The same applies to other doctrines.  For example, those of divine simplicity, immutability, and impassibility can seem abstruse and counter-intuitive in the light of a surface reading of scripture.  Yet far from being some kind of Greek philosophical intrusion onto the Christian faith, as the bogus bromides of a previous era held, in reality these concepts are vitally important to biblical, Christian, Trinitarian orthodoxy.  Reflecting on the patristic development of Trinitarianism, Rowan Williams states clearly what is at stake in his recent book, Christ the Heart of Creation, p. 69:

 

The logic of creation requires God to be God as much as it requires creation to be finite; without a clear assertion that God cannot be conceived as passive or divisible, we are left with various versions of a universe in which divine and finite being are in some sense understood as univocally related, in such a way that the divine self-subsistence and liberty are put in question.

 

And what Williams says here applies to the doctrine of God found in all churches and institutions which profess Nicene Trinitarianism and Chalcedonian Christology, whether Eastern Orthodox, Roman Catholic or most important from my own ecclesiastical perspective, Reformed.  Even a quick glance at the Three Forms of Unity, the Westminster Standards, or the Second London Confession makes it abundantly clear that they each affirm that God is simple, immutable, and impassible. This Nicene faith is Protestant orthodoxy too. 

 

At this point, some may be tempted to ask, But isn’t this all a bit abstruse and irrelevant to everyday Christianity?   Well, whatever the subtlety of language and concepts developed in the course of these discussions about God, I would urge the reader never to forget that the basic motivation which drove creedal development and refinement was this: the church was striving to confess with both humility and precision a God in whose Trinitarian name we are all baptized and a Christ who is both Lord and who saves.  There is nothing more doxological or practical than that.  And (again a theme to which we shall return) it reminds us that the church worships God not only for what he has done for us but also for who he is in himself. 

 

In my next post I want to turn to the strengths and limitations of the discipline of Biblical Theology.

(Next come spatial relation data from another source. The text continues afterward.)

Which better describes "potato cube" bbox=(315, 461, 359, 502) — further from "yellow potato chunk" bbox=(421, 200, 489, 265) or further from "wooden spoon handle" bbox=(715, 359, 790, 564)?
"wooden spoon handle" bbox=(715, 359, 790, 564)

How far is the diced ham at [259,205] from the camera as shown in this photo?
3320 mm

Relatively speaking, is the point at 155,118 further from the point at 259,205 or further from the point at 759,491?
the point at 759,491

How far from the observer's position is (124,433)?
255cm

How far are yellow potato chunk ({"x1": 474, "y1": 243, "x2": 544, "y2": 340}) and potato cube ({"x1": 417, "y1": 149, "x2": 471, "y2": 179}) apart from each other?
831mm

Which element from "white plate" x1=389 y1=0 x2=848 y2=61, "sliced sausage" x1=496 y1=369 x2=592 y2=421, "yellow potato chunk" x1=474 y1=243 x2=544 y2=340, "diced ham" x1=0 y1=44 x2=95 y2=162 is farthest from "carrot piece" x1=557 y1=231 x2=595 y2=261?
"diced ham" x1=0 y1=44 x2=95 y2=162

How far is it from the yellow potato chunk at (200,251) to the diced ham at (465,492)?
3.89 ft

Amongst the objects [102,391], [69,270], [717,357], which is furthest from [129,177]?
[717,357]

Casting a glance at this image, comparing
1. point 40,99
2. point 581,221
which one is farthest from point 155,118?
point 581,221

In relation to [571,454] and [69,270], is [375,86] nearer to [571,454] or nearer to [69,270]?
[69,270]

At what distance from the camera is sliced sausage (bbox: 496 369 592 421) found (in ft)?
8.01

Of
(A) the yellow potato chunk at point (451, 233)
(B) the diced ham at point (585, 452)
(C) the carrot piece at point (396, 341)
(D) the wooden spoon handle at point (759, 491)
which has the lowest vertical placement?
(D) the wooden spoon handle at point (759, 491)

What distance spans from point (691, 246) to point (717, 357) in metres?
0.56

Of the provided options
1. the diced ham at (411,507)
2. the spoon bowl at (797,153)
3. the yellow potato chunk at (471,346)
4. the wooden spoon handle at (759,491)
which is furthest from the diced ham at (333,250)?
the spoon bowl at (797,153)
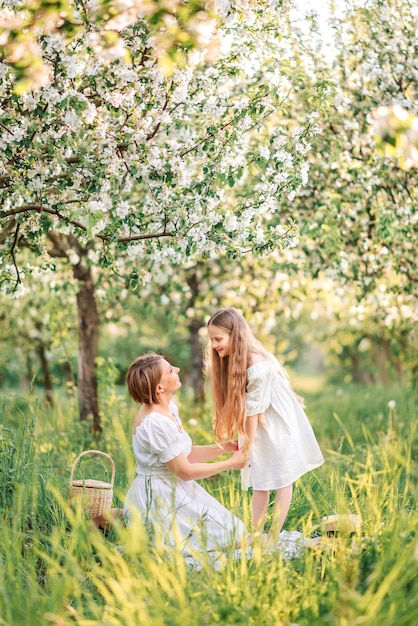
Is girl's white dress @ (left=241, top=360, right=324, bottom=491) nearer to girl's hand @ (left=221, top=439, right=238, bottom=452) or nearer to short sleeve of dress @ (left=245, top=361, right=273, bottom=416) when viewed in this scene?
short sleeve of dress @ (left=245, top=361, right=273, bottom=416)

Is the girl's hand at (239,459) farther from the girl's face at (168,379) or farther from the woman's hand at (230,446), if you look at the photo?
the girl's face at (168,379)

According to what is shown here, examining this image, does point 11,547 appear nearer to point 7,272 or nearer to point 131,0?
point 7,272

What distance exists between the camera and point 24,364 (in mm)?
20797

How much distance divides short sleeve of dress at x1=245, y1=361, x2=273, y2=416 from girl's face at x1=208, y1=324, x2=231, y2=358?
0.23 m

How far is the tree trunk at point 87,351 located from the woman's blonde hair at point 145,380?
384 cm

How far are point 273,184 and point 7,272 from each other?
6.59 ft

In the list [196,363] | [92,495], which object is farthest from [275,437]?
[196,363]

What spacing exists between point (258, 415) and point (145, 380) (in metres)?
0.80

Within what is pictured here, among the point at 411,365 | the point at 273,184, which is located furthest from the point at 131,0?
the point at 411,365

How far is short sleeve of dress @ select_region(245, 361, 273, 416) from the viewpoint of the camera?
497cm

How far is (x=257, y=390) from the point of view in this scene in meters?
4.99

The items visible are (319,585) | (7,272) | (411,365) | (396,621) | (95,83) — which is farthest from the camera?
(411,365)

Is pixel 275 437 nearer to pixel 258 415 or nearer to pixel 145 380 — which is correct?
pixel 258 415

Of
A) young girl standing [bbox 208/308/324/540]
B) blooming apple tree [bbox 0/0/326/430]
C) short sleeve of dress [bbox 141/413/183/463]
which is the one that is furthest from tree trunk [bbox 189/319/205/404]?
short sleeve of dress [bbox 141/413/183/463]
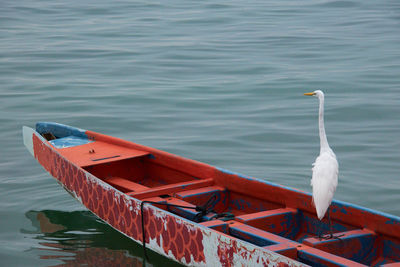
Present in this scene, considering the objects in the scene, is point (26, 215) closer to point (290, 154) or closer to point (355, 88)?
point (290, 154)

As a postscript, anyone concerned that the biblical doctrine of God is either unpreachable or unpastoral might want to see how pastor Liam Goligher preaches simplicity in this sermon and how theologian Todd Billings explains in this article how he has found divine impassibility to be vital in his own time of illness.

* I am grateful to Rev. Chad Vegas for reminding me that 'hypostasis' is found in Heb. 1:3.   I should have expressed myself more clearly on this point: the meaning of the term, as debated and used by the Fathers, is not an obvious given in scripture.